┌─ Selected text
Gap analyses can be a structured approach to assessing any problematic situation and developing solutions to rectify the problem areas. As a best practice, a gap analysis also can be used to address the results of a vulnerability analysis. This can assist organizations in formalizing an action plan to assess specific vulnerabilities, the types of failures that might be caused by those vulnerabilities, and how the vulnerabilities can be eliminated or reduced.

A gap analysis can be structured as the following action-oriented process:

• Define the concerns, policies, urgency, needed data and metrics;

• Assess the current situation;

• Analyze data and summarize gaps;

• Develop recommended actions to close the gaps;

• Brainstorm strategies to bridge gaps and recommendations;

• Determine the best short-term and long-term options;

• Develop action plans;

• Implement the action plans.

Finally, it can be helpful to understand the vulnerability management life cycle. This includes finding potential vulnerabilities, prioritizing their potential likelihood and effect, assessing their impact on operations and patient care, reporting the results, taking short-term and long-term actions to mitigate the impact, and then verifying that the actions taken really mitigated the vulnerability.

Important function

Many of these best practices are covered in the 2014 ASHE management monograph titled “Managing Hospital Emergency Power Systems: Testing, Operation, Maintenance, Vulnerability Mitigation, and Power Failure Planning.” But, regardless of the source, ensuring emergency power reliability is among a facilities professional’s most important functions.
└─
-- Prompt 1 --
In the passage on gap analysis, what is the final step of the action-oriented process?
-- Prompt 2 --
Continue the passage on gap analysis after its final sentence.
The records play no part in the tasks.
┌─ Supplied information
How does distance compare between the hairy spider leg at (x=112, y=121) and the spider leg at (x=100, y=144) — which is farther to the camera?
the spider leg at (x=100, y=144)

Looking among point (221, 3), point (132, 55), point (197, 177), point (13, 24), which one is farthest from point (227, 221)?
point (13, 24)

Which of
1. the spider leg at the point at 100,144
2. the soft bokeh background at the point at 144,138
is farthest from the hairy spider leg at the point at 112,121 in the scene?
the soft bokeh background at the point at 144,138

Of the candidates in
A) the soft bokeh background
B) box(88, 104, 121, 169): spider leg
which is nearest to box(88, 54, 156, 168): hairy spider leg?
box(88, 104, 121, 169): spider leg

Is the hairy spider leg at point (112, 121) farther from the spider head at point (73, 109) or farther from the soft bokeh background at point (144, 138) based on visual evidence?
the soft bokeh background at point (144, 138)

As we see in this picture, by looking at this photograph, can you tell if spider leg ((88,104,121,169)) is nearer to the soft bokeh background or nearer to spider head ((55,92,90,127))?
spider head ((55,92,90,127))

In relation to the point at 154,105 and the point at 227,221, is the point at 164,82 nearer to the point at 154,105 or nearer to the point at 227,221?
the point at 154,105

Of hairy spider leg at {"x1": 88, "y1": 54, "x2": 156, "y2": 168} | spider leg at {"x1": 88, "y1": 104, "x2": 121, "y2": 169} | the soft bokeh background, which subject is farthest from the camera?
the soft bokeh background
└─
┌─ Supplied information
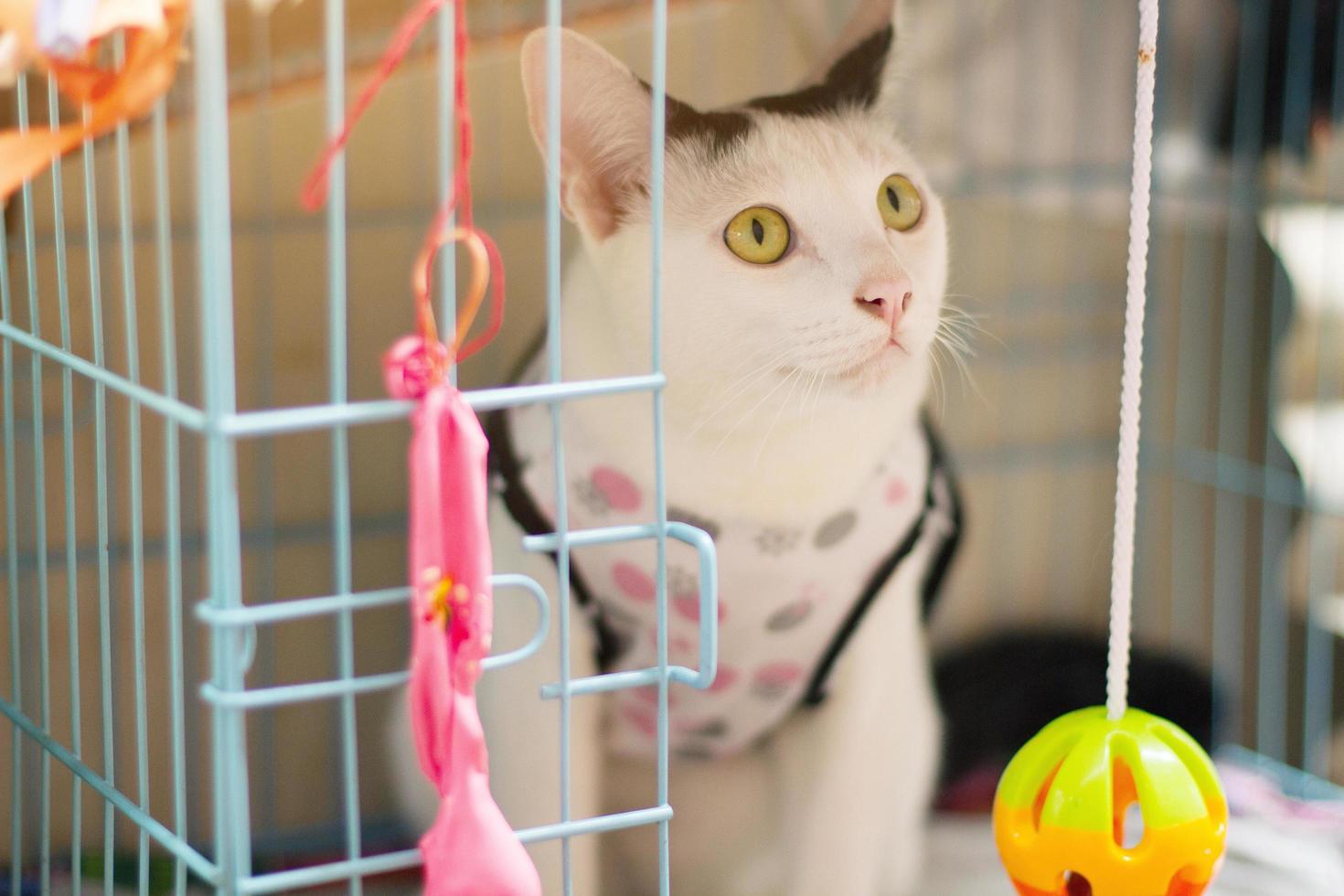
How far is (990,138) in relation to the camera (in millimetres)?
└─
-- Exercise output 1 --
Implement the action plans.

-- Exercise output 2 --
David Stymiest, PE, CHFM, CHSP, FASHE, is a senior consultant at Smith Seckman Reid, Nashville, Tenn., specializing in independent review of power systems, facilities engineering and regulatory compliance. Although he is chair of the NFPA Technical Committee on Emergency Power Supplies, which is responsible for NFPA 110 and 111, the views and opinions expressed shall not be considered the official position of NFPA or any of its technical committees and shall not be considered to be, nor be relied upon as, a formal interpretation. He can be reached at

Educating clinicians about emergency backup

Lessons learned during recent major disasters indicate that many clinicians have unrealistic expectations about normal and emergency power failures. A best practice is for facilities professionals to educate clinicians about different power failure modes and the necessary responses to each.

The education should be comprehensive enough so that clinicians understand the different potential types of electrical failure in any critical care unit, each with its own response. These include:

• Failure of some portions of the normal power system with the remainder of the normal power still online and the emergency power system, also called the essential electrical system (EES), also available;

• Failure of the entire normal power system with the EES still online;

• Failure of one or more of the EES branches (e.g., life safety branch, critical branch or equipment branch) with the normal power system still online;

• In critical care spaces that have two separate critical branch sources, failure of one of the two critical branches with the other critical branch source still online;

• Total electrical failure to the space, either simultaneously or as the result of cascading failures over a period of time.

With each of these failure scenarios, the resulting impact on activities and required actions by caregivers may be different. Whereas, the most common anticipated response to a utility service outage is ensuring that critical equipment is plugged into emergency power (red) outlets, the actual requirement in the event of a critical branch failure would be to unplug equipment from the red outlets and plug it into the alternative outlets. Quickly differentiating between different scenarios and their necessary responses can improve patient care and patient safety when adverse power conditions occur.